DESCRIPTION OF THE TASK:
Look through the data below and say how many of its lines contain "your", adding nothing else.
[Opening INPUT MATERIAL section]
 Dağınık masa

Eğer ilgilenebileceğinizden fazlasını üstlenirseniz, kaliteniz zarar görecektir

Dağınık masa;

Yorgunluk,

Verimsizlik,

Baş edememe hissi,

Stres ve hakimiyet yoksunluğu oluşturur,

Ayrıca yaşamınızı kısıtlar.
[Closing INPUT MATERIAL section]
[Opening INPUT MATERIAL section]
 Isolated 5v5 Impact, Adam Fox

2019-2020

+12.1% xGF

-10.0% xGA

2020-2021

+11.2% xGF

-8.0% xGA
[Closing INPUT MATERIAL section]
[Opening INPUT MATERIAL section]
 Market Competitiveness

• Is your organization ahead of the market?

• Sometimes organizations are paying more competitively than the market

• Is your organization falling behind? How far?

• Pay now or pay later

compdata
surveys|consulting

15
[Closing INPUT MATERIAL section]
EXERCISE ANSWER:
2